- Malek Mirzacham Dashti Location within Iran
- Coordinates: 33°42′59″N 47°47′32″E﻿ / ﻿33.71639°N 47.79222°E
- Country: Iran
- Province: Lorestan
- County: Chegeni
- District: Shahivand
- Rural District: Kashkan-e Shomali

Population (2016)
- • Total: 221
- Time zone: UTC+3:30 (IRST)

= Malek Mirzacham Dashti =

Village in Lorestan province, Iran

Malek Mirzacham Dashti (ملك ميرزاچم دشتي) (Note: Also romanized as Maleḵ Mīrzācham Dashtī) is a village in Kashkan-e Shomali Rural District (Note: Formerly Kashkan Rural District) of Shahivand District in Chegeni County, (Note: Formerly Dowreh County) Lorestan province, Iran.

==Demographics==
===Population===
At the time of the 2006 National Census, the village's population was 195 in 36 households, when it was in Kashkan Rural District (Note: Renamed Kashkan-e Shomali Rural District) of the former Dowreh-ye Chegeni District in Khorramabad County.

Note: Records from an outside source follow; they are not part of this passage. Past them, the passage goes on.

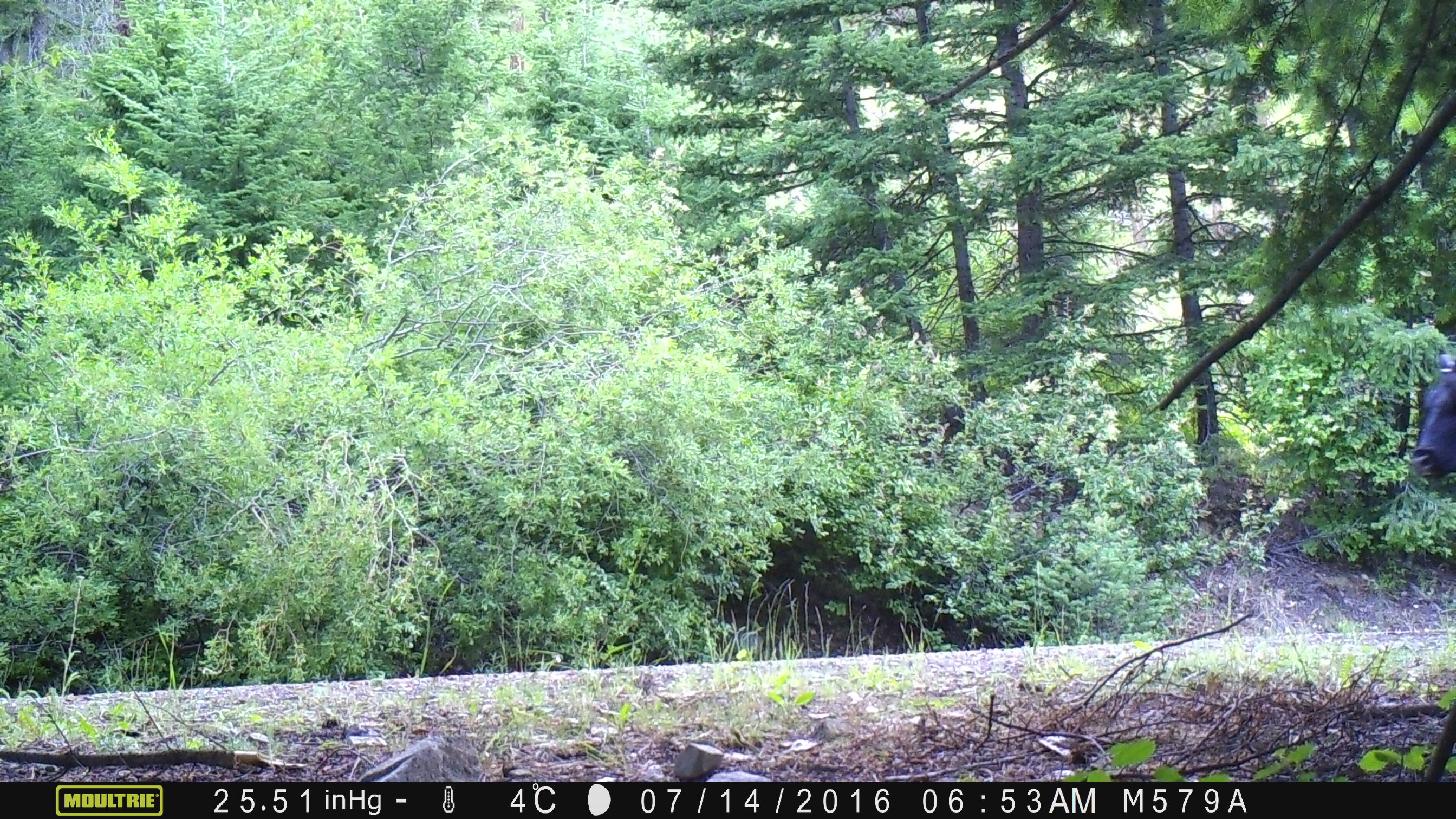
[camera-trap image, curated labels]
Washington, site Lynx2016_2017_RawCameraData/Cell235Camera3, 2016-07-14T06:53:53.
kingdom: Animalia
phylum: Chordata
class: Mammalia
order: Artiodactyla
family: Bovidae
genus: Bos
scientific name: Bos taurus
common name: domestic cattle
Domestic cattle (Bos taurus). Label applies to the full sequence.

The following census in 2011 counted 191 people in 46 households, by which time the district had been separated from the county in the establishment of Dowreh County. (Note: Renamed Chegeni County) The rural district was transferred to the new Shahivand District and renamed Kashkan-e Shomali Rural District. The 2016 census measured the population of the village as 221 people in 60 households.